_EXCERTO:_

Os dados da inflação compilados pelo Instituto Nacional de Estatística sugerem, entretanto, que o BNA vem falhando no cumprimento da sua missão principal. Assim, o poder de compra da moeda nacional - o Kwanza - caiu cerca de 10,6 vezes entre 31/12/2015 e 28/02/2025 e cerca de 2,8 vezes entre 31/10/2021 (ano da formalização da independência do BNA) e 28/02/2025. Isso significa que, em média, a 28/02/2025 se deveria desembolsar cerca de 1.061 kwanzas por algo que a 31/12/2015 custava apenas 100 kwanzas e cerca de 276 kwanzas por algo que a 31/12/2021 se pagava com 100 kwanzas.
Então, o uso das ora referidas taxas de juro como instrumentos de Política Monetária pelo BNA tem sido, manifestamente, ineficaz. Qual a razão disso?
A economia angolana tem problemas estruturais, dos quais se destacam a sua natureza rendeira, o seu baixo nível de diversificação (é substancialmente dependente do sector petrolífero), a existência de um "enclave do dólar no sector petrolífero" e um elevado peso da economia informal. Disso decorre que: os mercados de bens, de serviços, do trabalho, monetário, cambial, imobiliário, de capitais - entre outros - não estejam completamente estabelecidos nem suficientemente desenvolvidos e interligados; e os ciclos económicos são determinados sobretudo pela variação da renda petrolífera - conforme influenciada pela volatilidade do preço de exportação e pelo comportamento da produção - e não pelo comportamento das variáveis poupança e investimentos. Deste modo, as pressões inflacionistas emergem sobretudo da redução da renda petrolífera - com a consequente redução da oferta interna de bens de consumo pela redução das importações destes e dos bens intermédios - bem como de quedas da produção interna por factores sazonais e eventos climáticos anormais. Daí a irrelevância das Taxas de Juro reitoras do BNA como instrumento de Política Monetária, pois a sua transmissão para a economia vai de muito fraca (TJFCL e TJFAL) a nula (Taxa BNA).

Linhas de uma coleção
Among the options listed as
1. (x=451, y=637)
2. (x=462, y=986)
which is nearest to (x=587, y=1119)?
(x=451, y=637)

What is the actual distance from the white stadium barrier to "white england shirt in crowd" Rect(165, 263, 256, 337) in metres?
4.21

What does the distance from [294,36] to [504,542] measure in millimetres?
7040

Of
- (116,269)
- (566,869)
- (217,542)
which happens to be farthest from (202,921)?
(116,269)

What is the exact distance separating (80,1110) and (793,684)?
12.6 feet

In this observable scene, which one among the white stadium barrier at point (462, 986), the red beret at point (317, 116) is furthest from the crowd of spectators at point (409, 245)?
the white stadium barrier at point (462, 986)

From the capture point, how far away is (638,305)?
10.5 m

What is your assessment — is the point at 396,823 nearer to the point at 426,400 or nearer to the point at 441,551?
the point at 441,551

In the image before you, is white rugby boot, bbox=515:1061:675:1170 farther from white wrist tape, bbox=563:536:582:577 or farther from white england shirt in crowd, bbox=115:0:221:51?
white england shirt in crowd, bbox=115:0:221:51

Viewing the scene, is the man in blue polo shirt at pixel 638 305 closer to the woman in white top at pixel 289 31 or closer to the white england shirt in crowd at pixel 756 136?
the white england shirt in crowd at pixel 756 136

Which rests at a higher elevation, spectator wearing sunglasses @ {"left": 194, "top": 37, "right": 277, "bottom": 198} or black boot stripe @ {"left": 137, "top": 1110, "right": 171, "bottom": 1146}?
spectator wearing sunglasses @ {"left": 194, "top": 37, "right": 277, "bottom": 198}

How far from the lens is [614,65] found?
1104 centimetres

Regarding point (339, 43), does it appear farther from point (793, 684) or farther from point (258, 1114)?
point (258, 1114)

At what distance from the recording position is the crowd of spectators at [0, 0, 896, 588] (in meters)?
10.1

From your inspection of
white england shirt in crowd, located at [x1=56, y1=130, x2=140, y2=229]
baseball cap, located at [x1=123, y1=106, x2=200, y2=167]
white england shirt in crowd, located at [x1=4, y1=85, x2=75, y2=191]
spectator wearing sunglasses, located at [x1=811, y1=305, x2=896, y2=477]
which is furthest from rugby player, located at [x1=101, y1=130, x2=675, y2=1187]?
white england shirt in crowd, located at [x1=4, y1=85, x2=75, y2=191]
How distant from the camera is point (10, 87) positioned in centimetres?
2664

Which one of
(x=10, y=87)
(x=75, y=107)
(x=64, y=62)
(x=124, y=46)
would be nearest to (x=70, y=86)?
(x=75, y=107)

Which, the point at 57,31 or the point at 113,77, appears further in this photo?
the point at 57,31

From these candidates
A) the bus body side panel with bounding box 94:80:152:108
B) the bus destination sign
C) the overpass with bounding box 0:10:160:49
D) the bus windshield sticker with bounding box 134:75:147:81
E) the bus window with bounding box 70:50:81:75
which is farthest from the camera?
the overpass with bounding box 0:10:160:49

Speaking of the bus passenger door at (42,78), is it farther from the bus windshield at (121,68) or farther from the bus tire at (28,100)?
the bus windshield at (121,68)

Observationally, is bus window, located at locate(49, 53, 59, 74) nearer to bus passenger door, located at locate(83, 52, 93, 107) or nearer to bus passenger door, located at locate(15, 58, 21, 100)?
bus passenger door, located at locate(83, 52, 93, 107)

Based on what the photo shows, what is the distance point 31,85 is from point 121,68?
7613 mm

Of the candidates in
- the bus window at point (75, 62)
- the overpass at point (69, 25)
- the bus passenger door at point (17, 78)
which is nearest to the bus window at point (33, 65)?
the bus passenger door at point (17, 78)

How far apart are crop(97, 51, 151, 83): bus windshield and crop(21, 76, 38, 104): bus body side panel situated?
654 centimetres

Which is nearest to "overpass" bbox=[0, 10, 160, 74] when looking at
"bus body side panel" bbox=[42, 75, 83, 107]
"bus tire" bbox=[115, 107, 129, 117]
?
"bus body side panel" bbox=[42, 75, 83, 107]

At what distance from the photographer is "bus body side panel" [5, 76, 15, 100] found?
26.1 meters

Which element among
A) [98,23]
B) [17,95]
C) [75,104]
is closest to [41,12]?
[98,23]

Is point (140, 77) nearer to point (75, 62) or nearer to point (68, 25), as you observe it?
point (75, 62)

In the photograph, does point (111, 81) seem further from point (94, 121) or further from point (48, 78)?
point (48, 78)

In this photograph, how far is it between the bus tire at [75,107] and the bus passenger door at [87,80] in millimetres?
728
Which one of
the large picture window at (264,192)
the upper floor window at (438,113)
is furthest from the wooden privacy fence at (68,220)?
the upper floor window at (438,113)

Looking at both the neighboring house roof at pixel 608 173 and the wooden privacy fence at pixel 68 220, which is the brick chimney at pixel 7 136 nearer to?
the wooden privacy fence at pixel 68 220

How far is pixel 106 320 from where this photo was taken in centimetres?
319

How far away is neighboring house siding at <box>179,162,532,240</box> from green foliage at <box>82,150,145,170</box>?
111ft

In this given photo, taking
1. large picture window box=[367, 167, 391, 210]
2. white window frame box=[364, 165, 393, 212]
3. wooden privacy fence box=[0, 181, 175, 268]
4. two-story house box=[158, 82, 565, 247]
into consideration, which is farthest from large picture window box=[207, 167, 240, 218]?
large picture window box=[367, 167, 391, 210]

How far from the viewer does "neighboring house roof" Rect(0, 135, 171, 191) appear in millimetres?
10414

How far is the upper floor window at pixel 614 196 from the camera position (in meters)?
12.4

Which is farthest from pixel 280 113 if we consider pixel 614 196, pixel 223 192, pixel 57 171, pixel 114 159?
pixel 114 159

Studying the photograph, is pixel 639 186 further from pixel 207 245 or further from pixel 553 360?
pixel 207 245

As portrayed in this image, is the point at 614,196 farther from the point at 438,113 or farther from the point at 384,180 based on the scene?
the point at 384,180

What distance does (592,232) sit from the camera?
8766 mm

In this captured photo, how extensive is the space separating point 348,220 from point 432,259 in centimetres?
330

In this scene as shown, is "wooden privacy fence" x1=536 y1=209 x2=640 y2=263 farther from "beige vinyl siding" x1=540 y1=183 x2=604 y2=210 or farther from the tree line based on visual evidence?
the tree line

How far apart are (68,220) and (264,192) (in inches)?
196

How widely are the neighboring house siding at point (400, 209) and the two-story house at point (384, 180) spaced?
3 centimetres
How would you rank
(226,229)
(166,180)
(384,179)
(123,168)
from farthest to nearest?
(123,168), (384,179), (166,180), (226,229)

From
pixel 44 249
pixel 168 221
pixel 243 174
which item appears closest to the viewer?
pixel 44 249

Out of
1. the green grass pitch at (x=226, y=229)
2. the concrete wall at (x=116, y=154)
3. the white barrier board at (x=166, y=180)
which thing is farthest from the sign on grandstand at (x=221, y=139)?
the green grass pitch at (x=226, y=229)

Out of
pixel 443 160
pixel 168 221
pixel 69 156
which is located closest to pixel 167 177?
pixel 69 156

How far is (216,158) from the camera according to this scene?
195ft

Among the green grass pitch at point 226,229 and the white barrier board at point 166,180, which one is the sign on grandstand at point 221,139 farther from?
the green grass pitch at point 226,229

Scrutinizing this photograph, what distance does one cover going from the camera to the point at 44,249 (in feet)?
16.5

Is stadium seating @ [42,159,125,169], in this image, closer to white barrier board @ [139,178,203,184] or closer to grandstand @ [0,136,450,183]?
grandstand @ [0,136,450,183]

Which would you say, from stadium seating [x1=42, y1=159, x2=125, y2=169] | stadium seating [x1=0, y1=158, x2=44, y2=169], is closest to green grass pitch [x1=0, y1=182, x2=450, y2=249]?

_TAREFAS DO EXERCÍCIO:_
**1)** Responda às seguintes perguntas com base no excerto sobre a inflação em Angola:
(a) Em que ano foi formalizada a independência do BNA?
(b) Segundo o excerto, quantos kwanzas se deveria desembolsar, em média, a 28/02/2025 por algo que a 31/12/2015 custava 100 kwanzas?
(c) Qual das taxas de juro do BNA tem transmissão nula para a economia?
**2)** Traduza para inglês a seguinte frase do excerto: "Então, o uso das ora referidas taxas de juro como instrumentos de Política Monetária pelo BNA tem sido, manifestamente, ineficaz."

_RESPOSTAS POR TAREFA:_
**1)**
(a) Em 2021.
(b) Cerca de 1.061 kwanzas.
(c) A Taxa BNA.

**2)** Thus, the BNA's use of the aforementioned interest rates as Monetary Policy instruments has been manifestly ineffective.